## About this task
Only the pictures are to be left out, and the rest of the entries should be reproduced exactly.

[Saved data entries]

-- Opening Marker --

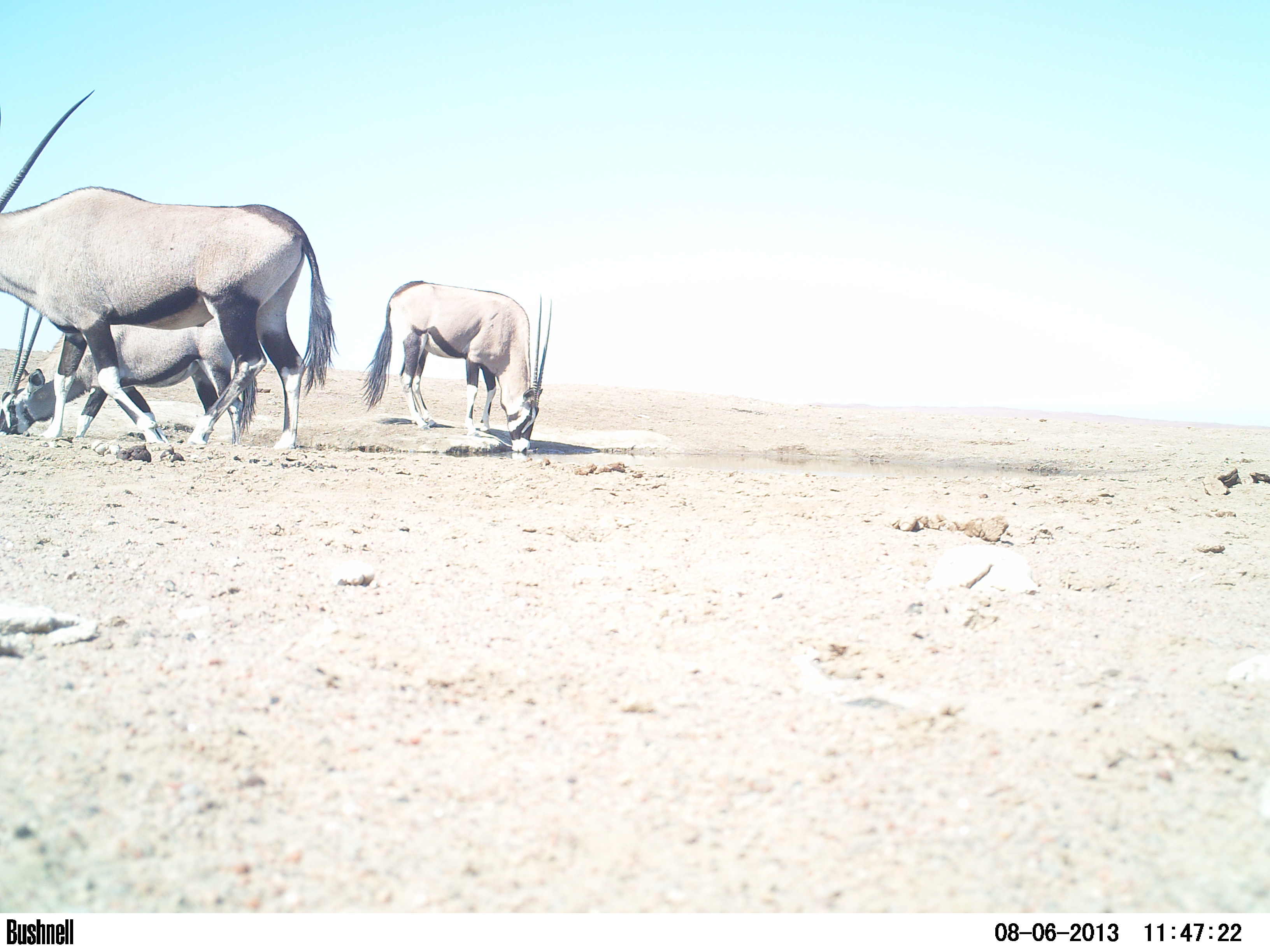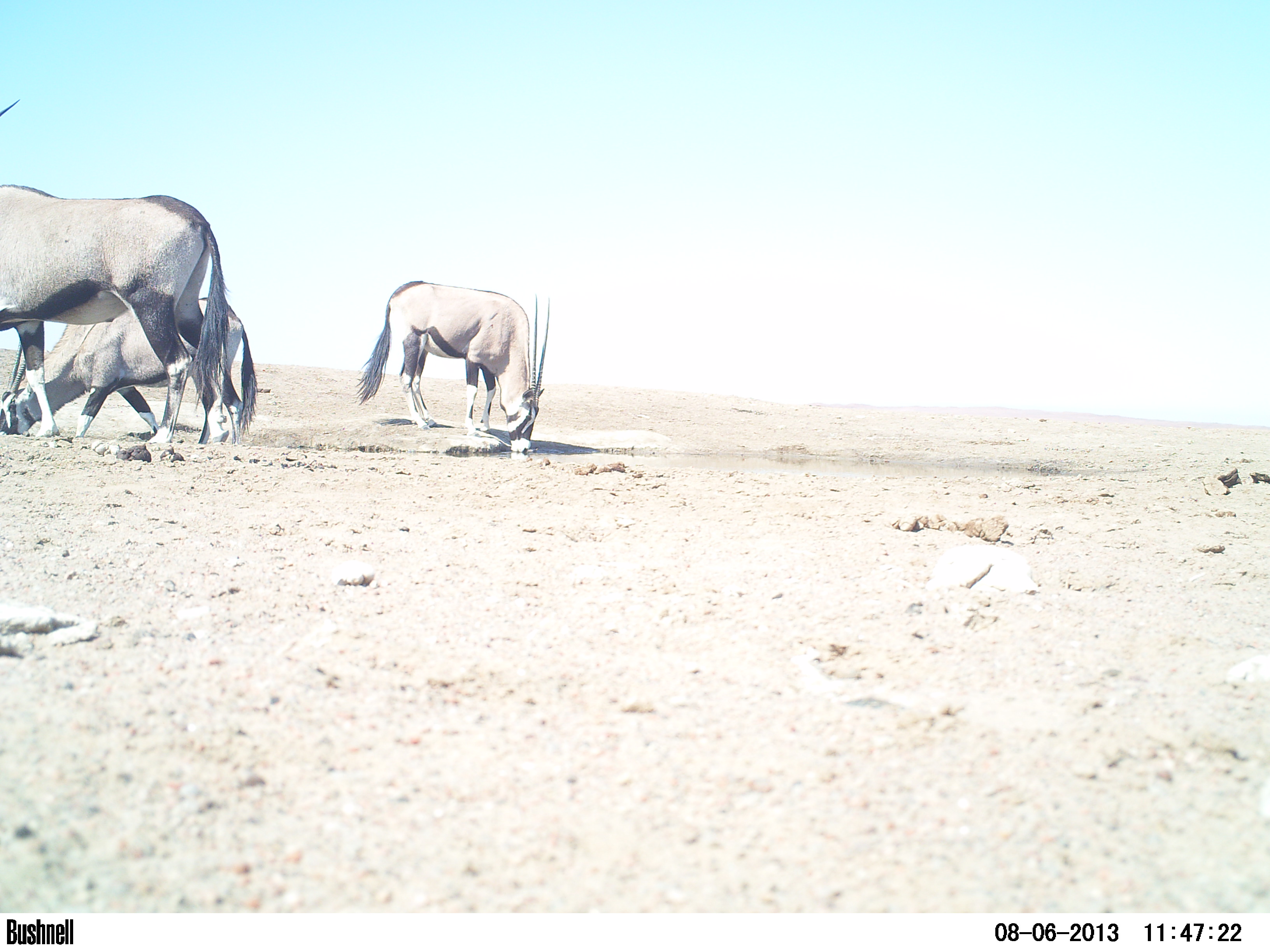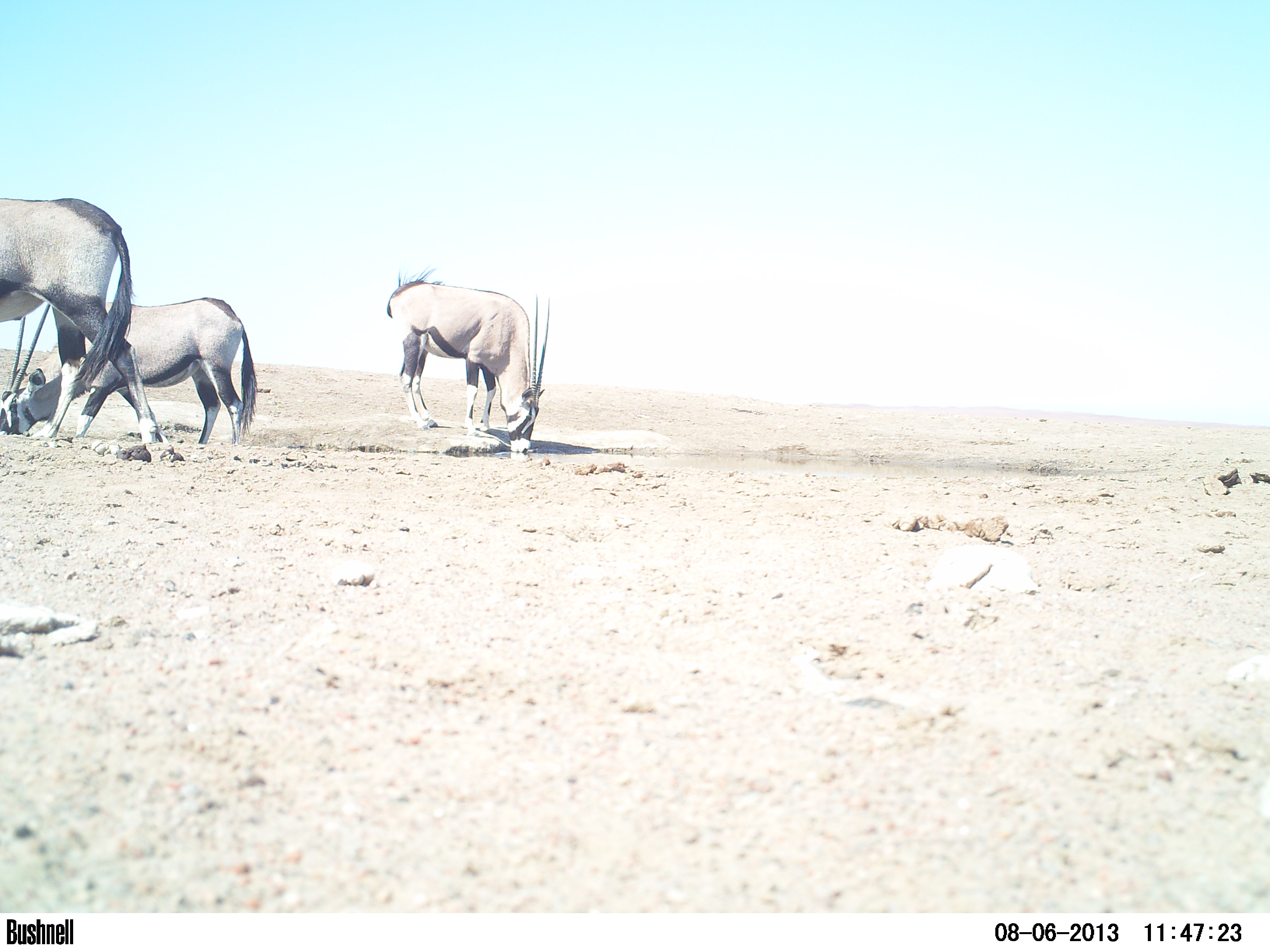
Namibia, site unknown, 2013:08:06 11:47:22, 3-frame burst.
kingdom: Animalia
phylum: Chordata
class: Mammalia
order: Artiodactyla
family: Bovidae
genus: Oryx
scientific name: Oryx gazella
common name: gemsbok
Oryx gazella (gemsbok).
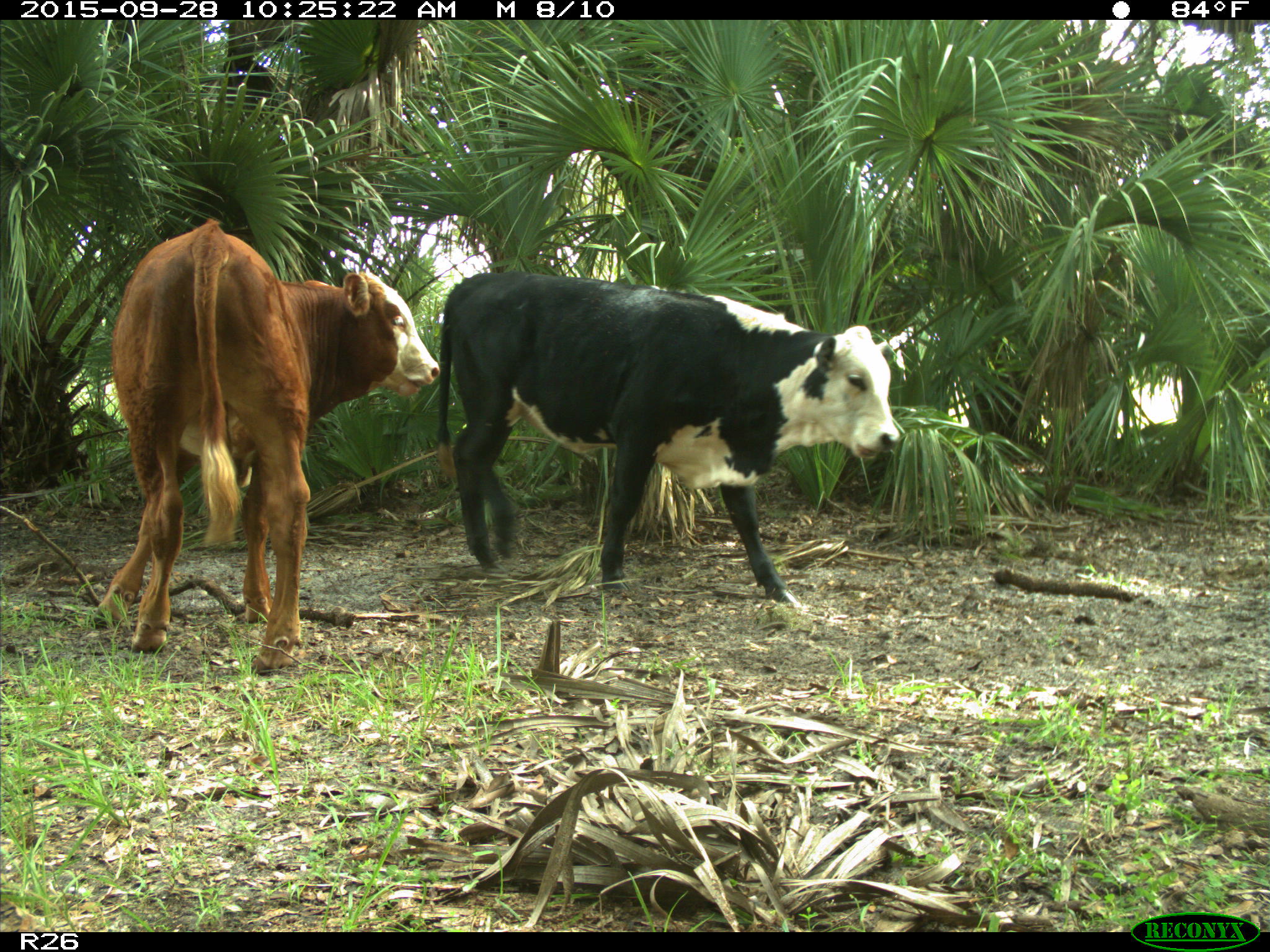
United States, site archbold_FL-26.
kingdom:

-- Closing Marker --

## Result for this task
Namibia, site unknown, 2013:08:06 11:47:22, 3-frame burst.
kingdom: Animalia
phylum: Chordata
class: Mammalia
order: Artiodactyla
family: Bovidae
genus: Oryx
scientific name: Oryx gazella
common name: gemsbok
Oryx gazella (gemsbok).
United States, site archbold_FL-26.
kingdom:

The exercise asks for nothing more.